Abstract

A machine learning (ML) framework to predict the physical band potentials for a range of semiconductor materials, from metal sulfide, oxide, and nitride, to oxysulfide and oxynitride, is hereby described. A valence band maximum (VBM) model was established via the transfer learning of a large dataset of 2D materials (1382 samples, but with incorrect VBM potentials) onto a much smaller dataset of physically measured VBM for bulk 3D materials (87 samples) on a crystal graph convolutional neural network. This resulted in predictions with experimental accuracy (RMSE = 0.27 eV), which is a 3-fold improvement compared with ML trained on the physical dataset without transfer learning (RMSE = 0.75 eV). When combined with the bandgap prediction model (RMSE = 0.29 eV), a full prediction of conduction and valence band potentials can be made, which to the best of our knowledge, is the first for any ML framework.
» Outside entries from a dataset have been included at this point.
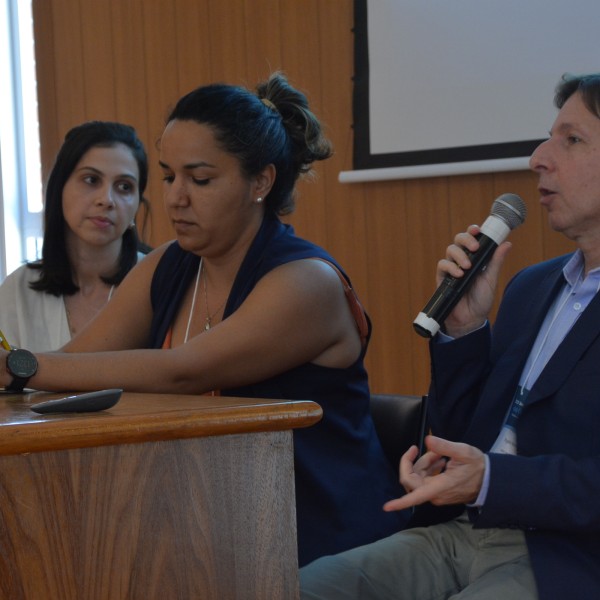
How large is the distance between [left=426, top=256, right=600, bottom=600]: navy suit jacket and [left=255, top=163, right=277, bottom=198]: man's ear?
586 mm

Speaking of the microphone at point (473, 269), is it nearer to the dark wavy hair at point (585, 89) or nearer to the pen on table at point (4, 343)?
the dark wavy hair at point (585, 89)

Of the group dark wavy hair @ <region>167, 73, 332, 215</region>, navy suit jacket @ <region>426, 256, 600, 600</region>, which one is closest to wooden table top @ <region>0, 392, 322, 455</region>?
navy suit jacket @ <region>426, 256, 600, 600</region>

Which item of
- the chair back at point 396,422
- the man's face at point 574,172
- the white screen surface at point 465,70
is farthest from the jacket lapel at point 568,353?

The variation of band potentials across low-index surfaces was predicted correctly and verified with reported physical potentials. In fact, the framework is able to capture variation in band potentials associated with minor atomic position alterations. Based on this, a general trend between surface atomic displacement and VBM shift was observed across various semiconductor materials. The model is not yet able to cope with major rearrangement of atomic sequence on surface layers, i.e., surface reconstructions, since it was not trained with such data but can be easily done so with specifically designed dataset. As an example application, the ML framework was used for the screening of potential photocatalytic materials for visible light water splitting. A total of 824 materials was successfully identified, including those experimentally-verified in the literature.